ReversingLabs affirme qu'il est nécessaire de mettre en place une nouvelle génération de solutions pour la supply chain logicielle, conçues pour identifier les malwares et les manipulations, ainsi que les changements de comportement d'une application entre deux versions successives.

Extension de la nomenclature logicielle

ReversingLabs et des experts indépendants estiment encore qu'il est temps d'adopter et d'étendre le concept de nomenclature des logiciels (SBOM, pour software bill of materials). Un SBOM fournit un inventaire complet des dépendances logicielles - des données qui aident les organisations à atténuer les risques de sécurité et à répondre rapidement aux vulnérabilités dans les bibliothèques et autres composants.

« Actuellement, le SBOM est simplement une liste d'ingrédients et, peut-être, de vulnérabilités existantes, dit Saša Zdjelar de ReversingLabs. Les récents ajouts visant à prendre en compte une nomenclature étendue - aux composants de Machine Learning, cryptographiques et SaaS - constituent un grand pas dans la bonne direction. »

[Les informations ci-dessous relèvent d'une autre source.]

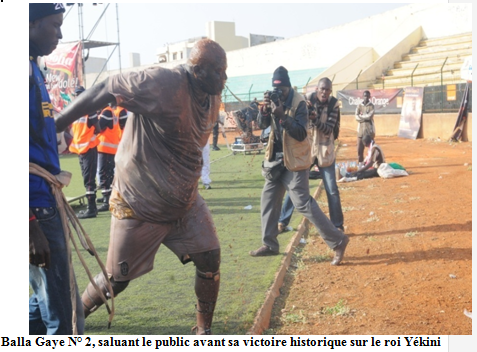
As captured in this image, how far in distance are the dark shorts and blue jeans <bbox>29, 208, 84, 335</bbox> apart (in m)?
0.57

Darren Meyer, du fournisseur de tests de sécurité des applications d'entreprise Checkmarx, souligne que les entreprises devaient développer des programmes complets basés sur les risques afin de maîtriser les menaces pesant sur leur supply chain logicielle. « Pour rester au fait des codes tiers vulnérables et malveillants, il faut disposer d'une chaîne d'outils complète, notamment de fonctions d'analyse de la composition des logiciels (SCA) pour identifier les vulnérabilités connues dans les composants logiciels tiers, d'une analyse des conteneurs pour identifier les vulnérabilités dans les paquets issus de tiers au sein des conteneurs, et de renseignements sur la menace centrés sur les paquets malveillants afin de repérer les composants compromis », énumère Darren Meyer.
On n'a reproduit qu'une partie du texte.